The man in white on the left in front of Benny is the late Mickey Hampsey from Primrose Street. A Mr J. Drury from Broadway is also pictured among the party of 70 young men from the North who flew off on a specially chartered BOAC Stratocruiser from London to take up their new lives in Montreal.

They were following in a tradition of labour emigration from the North West that began in earnest in the 18th century, continued through the Klondike gold rush, which was immortalised by Cloughaneely-native Micí Mac Gabhann’s ‘Rotha Mór an tSaoil,’ and which continues to this day.

Benny ultimately settled in Hamilton, Ontario, where he spent a life-time working as a steeplejack.

Jim said that earlier this year he and other members of the McGrotty clan eventually persuaded Benny to come home to Ardmore after more than half a century in his new home in North America. Sadly, he was back on the old sod just a day, when tragedy struck.

“After 60 years we found out that the brother wasn’t well. He was living on his own and after a couple of visits to Canada we finally got him to come back,” said Jim.

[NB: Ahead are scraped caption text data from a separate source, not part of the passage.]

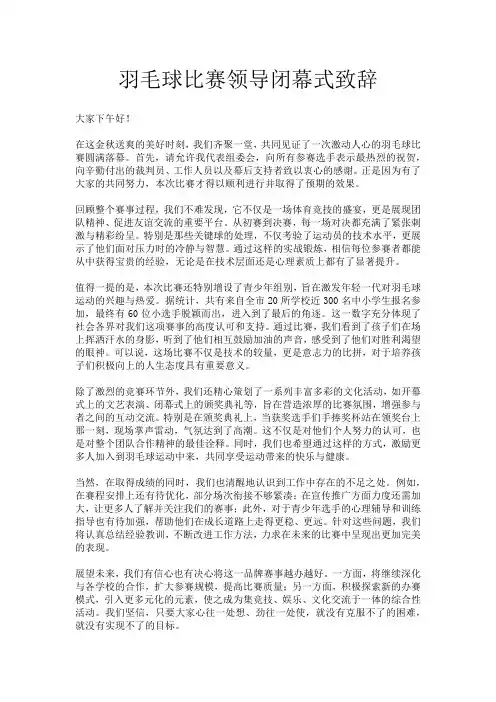 羽毛球比赛领导闭幕式致辞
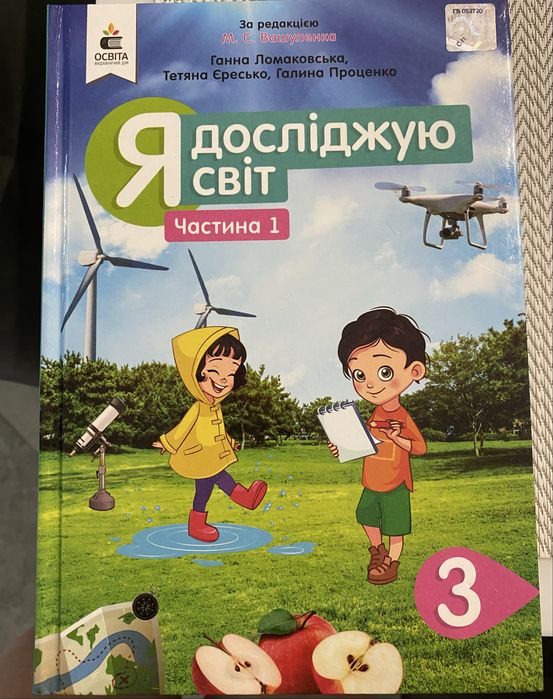 Підручники 3 клас , Я досліджую світ , НУШ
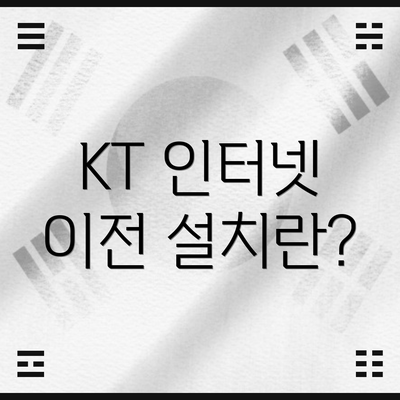 KT 인터넷 이전 설치란?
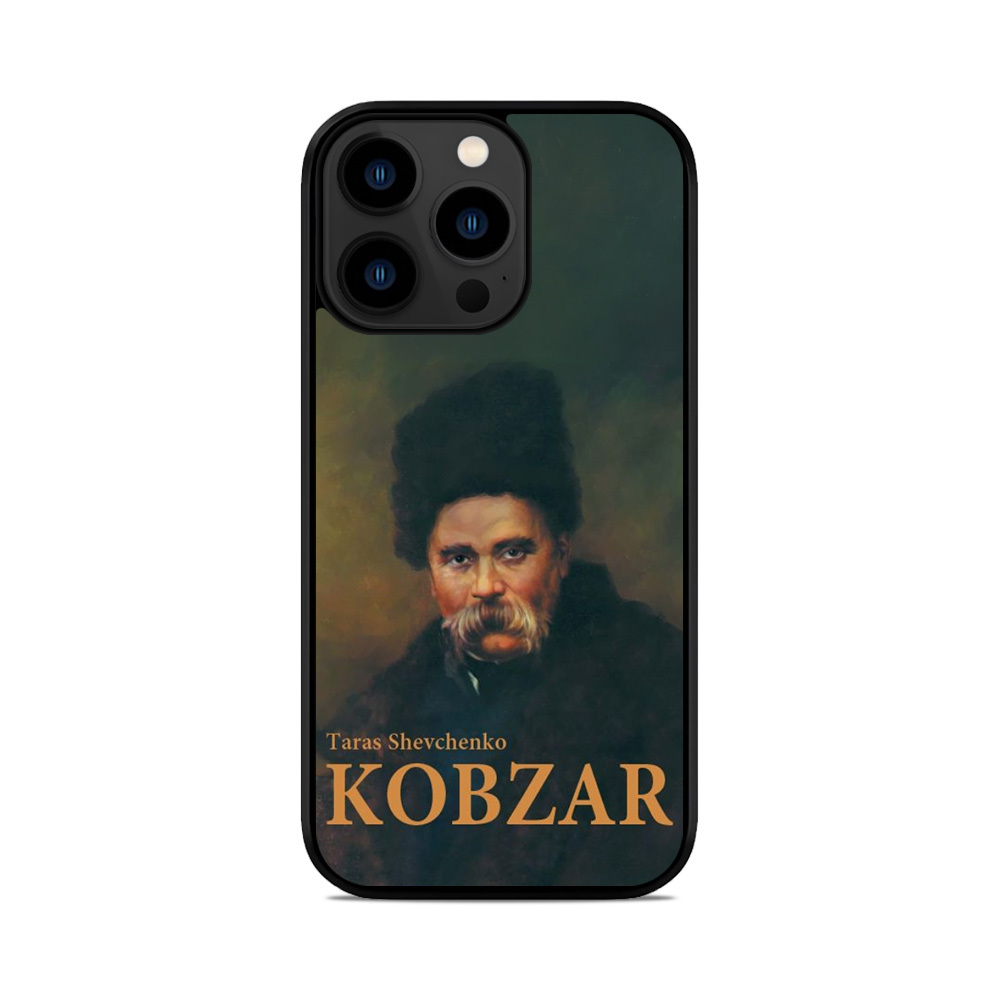 Чохол для iPhone, Samsung, Xiaomi, Huawei, Oppo, Realme Шевченко Кобзар
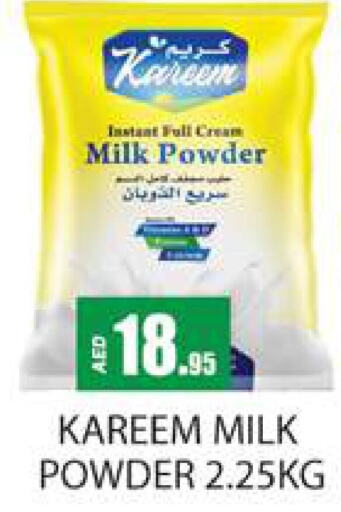  Milk Powder  in Zain Mart Supermarket in UAE - Ras al Khaimah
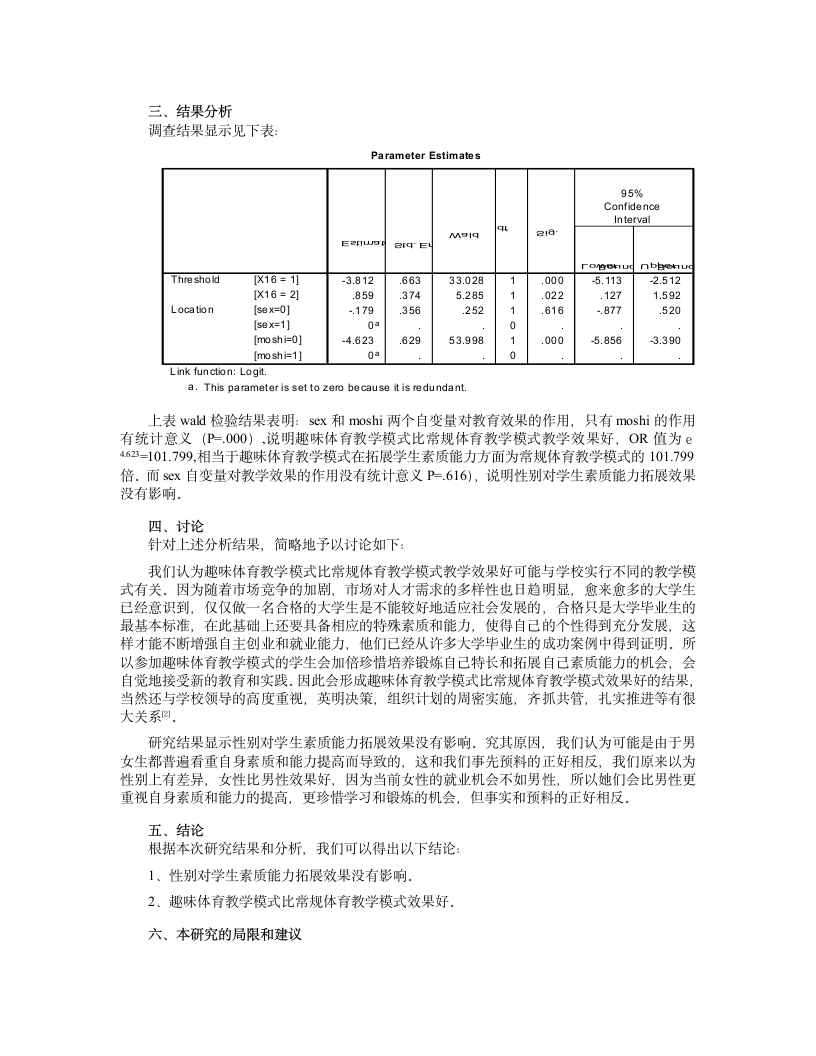 080467辽宁石化职业技术学院第2页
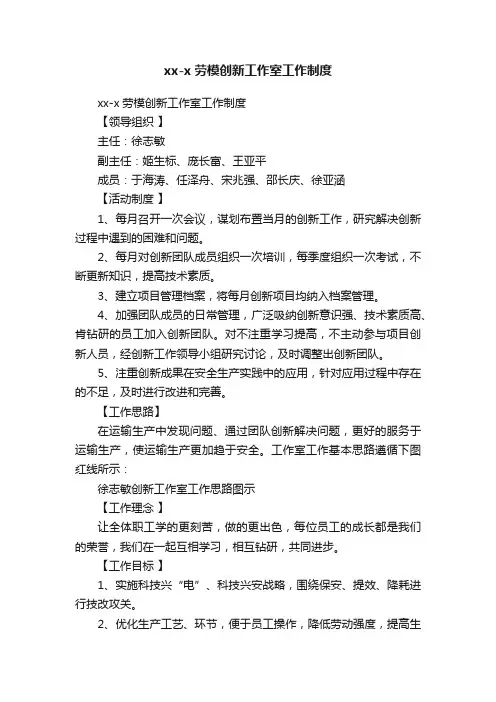 xx-x劳模创新工作室工作制度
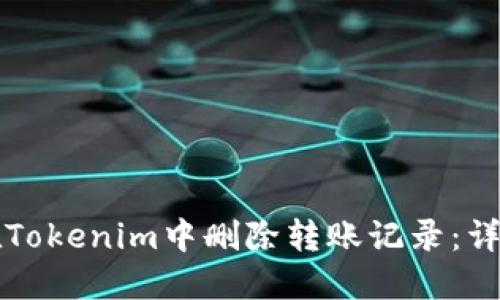 如何在Tokenim中删除转账记录：详尽指南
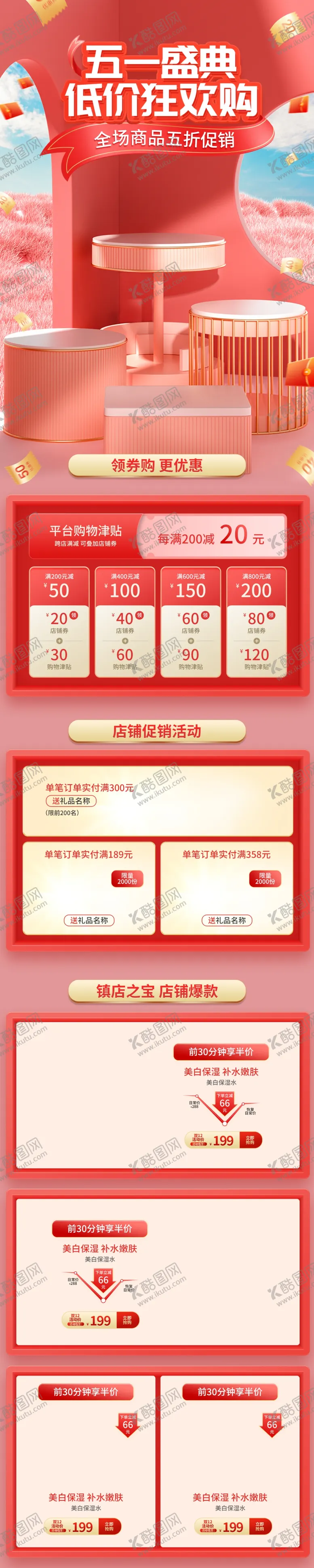 编号：36708401220635131324【酷图网】源文件下载-促销详情页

“He landed on a Saturday afternoon. He came up from Dublin after the flight, and at 11 o’clock on Sunday morning he was out in the garden and he took a massive stroke. He died in the Royal. There was nothing more they could do for him,” Jim added.

Following Benny’s passing Jim was looking through old mementoes and clippings of his late brother and it got him thinking.

“It just got me wondering, how many of them are still living? Did they stay in Canada or did they come back from Canada?”

He explained: “They went to Canada for ten pounds. It was assisted passage, I went to Canada myself in April the following year and made my own way over. I didn’t get assisted passage. It didn’t work out for me so I went back to England. I wonder whatever happened to them?”